Water Utility director Greg Meszaros later added that the flexibility could also save money. “As an example…we get a request from a bidder that says, ‘hey I’m bidding on another large package and if you want my best bid, could you delay the bid two more weeks…?’” he said. “Often we’re in a position where we have to respond no or not fully take advantage of those opportunities because…if we miss a commission deadline, then we can often delay six weeks or longer.”

 

Meszaros told the Council that their action would allow the utility to bid out six packages of construction projects. All told, the building costs associated with the plant are not expected to exceed $359 million. He added that even if they granted the Water Utility the right to execute the remainder of the contracts, it could still act to cancel the plant somewhere down the road. “That language does not change,” he said. “Our contract has termination language (that says) at convenience.”

 

According to legal staff, the term at convenience gives Council the right to cancel the agreement that governs the construction of the plant for any reason after giving its lead contractor seven days notice. Costs in that event—in addition to other contractual fees that kick in with that sort of termination—could be as much as $6-7 million dollars.

 

In response to a question from Spelman, Meszaros also noted that the Council could switch back to the piecemeal approach at its pleasure.

 

All told, 10 officials associated with Austin business testified in favor of the plant.

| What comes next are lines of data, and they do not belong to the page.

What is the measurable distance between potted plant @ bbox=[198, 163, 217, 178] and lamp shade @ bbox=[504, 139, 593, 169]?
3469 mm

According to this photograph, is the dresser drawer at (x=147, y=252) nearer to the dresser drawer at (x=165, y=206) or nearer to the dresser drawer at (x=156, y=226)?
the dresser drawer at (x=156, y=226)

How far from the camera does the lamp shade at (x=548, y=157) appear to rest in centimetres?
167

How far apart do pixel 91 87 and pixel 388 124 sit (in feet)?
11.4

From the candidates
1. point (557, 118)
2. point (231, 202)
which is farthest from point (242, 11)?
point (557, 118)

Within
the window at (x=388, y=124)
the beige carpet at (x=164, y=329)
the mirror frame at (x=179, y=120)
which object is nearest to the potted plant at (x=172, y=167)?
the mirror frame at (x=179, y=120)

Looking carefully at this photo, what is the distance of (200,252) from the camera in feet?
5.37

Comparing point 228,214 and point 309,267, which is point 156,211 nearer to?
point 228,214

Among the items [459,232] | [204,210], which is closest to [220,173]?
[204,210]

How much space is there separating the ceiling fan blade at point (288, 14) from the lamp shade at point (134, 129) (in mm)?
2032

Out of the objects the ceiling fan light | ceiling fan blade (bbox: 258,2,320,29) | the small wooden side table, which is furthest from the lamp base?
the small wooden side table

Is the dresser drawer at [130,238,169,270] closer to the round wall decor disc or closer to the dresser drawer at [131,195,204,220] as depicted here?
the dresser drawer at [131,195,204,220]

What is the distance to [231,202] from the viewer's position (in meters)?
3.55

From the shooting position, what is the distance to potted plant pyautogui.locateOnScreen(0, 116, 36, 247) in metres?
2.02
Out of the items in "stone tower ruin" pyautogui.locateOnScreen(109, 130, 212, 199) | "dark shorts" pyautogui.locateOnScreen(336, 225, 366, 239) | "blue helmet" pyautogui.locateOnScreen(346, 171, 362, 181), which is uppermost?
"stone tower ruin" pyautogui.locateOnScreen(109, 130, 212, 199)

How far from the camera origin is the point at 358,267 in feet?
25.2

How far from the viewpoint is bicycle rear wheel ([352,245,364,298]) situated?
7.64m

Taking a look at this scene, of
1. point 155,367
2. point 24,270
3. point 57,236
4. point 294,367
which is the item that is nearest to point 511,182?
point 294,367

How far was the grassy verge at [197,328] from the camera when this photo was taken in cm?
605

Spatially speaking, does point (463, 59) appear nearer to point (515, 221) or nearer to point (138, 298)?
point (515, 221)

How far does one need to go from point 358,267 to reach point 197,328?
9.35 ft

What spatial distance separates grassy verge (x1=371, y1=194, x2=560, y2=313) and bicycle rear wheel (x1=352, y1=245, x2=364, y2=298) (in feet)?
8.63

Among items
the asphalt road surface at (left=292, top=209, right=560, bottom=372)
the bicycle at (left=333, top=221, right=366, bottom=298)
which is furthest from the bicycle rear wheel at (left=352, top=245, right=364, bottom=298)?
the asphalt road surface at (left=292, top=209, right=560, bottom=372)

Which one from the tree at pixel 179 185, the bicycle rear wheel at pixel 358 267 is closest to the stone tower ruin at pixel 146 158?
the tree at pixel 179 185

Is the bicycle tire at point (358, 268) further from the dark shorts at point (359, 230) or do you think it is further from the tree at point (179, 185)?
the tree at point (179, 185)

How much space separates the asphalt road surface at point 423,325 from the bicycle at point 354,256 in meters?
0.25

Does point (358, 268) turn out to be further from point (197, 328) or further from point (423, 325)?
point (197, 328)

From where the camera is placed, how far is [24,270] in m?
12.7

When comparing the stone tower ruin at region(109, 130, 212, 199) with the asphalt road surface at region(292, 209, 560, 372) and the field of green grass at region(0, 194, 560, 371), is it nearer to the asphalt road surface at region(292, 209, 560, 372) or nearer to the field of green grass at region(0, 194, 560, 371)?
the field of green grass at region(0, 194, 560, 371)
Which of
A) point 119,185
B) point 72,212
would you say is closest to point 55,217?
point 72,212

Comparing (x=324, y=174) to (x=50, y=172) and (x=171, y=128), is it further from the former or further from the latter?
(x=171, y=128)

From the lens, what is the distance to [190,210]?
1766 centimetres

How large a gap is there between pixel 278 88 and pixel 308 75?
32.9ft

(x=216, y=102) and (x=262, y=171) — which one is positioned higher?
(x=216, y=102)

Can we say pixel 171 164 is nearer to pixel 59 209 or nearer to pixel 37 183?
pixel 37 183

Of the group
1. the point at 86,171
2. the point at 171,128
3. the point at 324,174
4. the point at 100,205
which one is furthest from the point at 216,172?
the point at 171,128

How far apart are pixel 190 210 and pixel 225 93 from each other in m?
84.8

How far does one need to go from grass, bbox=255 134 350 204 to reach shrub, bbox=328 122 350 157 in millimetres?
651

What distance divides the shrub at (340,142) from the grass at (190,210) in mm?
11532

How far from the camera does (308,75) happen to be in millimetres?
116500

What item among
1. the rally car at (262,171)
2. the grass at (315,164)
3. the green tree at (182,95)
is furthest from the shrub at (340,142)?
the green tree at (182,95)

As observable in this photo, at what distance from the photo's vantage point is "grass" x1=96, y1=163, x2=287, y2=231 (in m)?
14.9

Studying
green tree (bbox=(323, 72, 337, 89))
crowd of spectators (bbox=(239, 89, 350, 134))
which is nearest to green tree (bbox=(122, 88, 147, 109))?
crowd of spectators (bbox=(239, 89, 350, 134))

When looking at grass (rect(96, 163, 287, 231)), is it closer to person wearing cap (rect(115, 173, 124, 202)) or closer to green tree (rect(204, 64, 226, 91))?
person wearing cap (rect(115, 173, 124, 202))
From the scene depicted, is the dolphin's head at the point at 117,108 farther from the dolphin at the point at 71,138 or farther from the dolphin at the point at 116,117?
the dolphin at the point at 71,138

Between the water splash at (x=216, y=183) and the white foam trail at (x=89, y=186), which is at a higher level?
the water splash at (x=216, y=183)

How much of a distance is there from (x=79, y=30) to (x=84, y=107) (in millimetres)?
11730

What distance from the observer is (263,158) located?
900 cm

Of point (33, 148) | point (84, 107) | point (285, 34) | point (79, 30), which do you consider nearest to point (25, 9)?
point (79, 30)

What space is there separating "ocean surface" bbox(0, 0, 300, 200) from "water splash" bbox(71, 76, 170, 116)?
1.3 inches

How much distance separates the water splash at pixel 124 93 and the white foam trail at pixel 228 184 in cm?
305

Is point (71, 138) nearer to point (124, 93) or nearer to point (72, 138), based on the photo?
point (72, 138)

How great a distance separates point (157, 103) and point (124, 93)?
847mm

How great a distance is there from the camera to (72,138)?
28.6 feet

Their ranks included four representatives from the minority and women-owned business community. By their measure, the plant was a much-needed economic boon.

 

“It’s projects like Water Treatment Plant 4 that were able to allow us to stay in business,” said Teo Gomez owner of treatment plant sub-contractor Origin General.

 

Opponents of the facility, most as familiar as the 4-3 vote to authorize the new contractual process, argued that the Water Utility hadn’t earned the right to the autonomy they were about to be given. “Past actions of the utility show, at this point, that they’re not worthy of confidence,” said longtime activist Paul Robbins.

 

“The utility is in the process of adapting a culture of secrecy,” he later continued. “I know that, in my own information requests on the state of the utility’s water conservation efforts, I’ve waited as long as two months and then been told they have no information responsive to the request.”

 

After the hearing Morrison told In Fact Daily that, despite the sweeping authorization, the discussion had indeed not ended. “I know that a lot of people have a lot to say,” she said. “But the question here today was, ‘Are we going to completely defer to staff in all of the contracting for $300 million, or are we going to continue citizen and council oversight?’ I think fiscal responsibility says that we should be involved and the public should be involved and the (Water and Wastewater) commission should be involved.”

 

Council Member Sheryl Cole suggested—and her colleagues agreed—that staff should bring quarterly reports on minority and women business participation to the Council’s committee on small, minority, and women business. She also asked for quarterly reports that the utility will prepare for the Water and Wastewater Commission to come before the Council’s Audit and Finance Committee.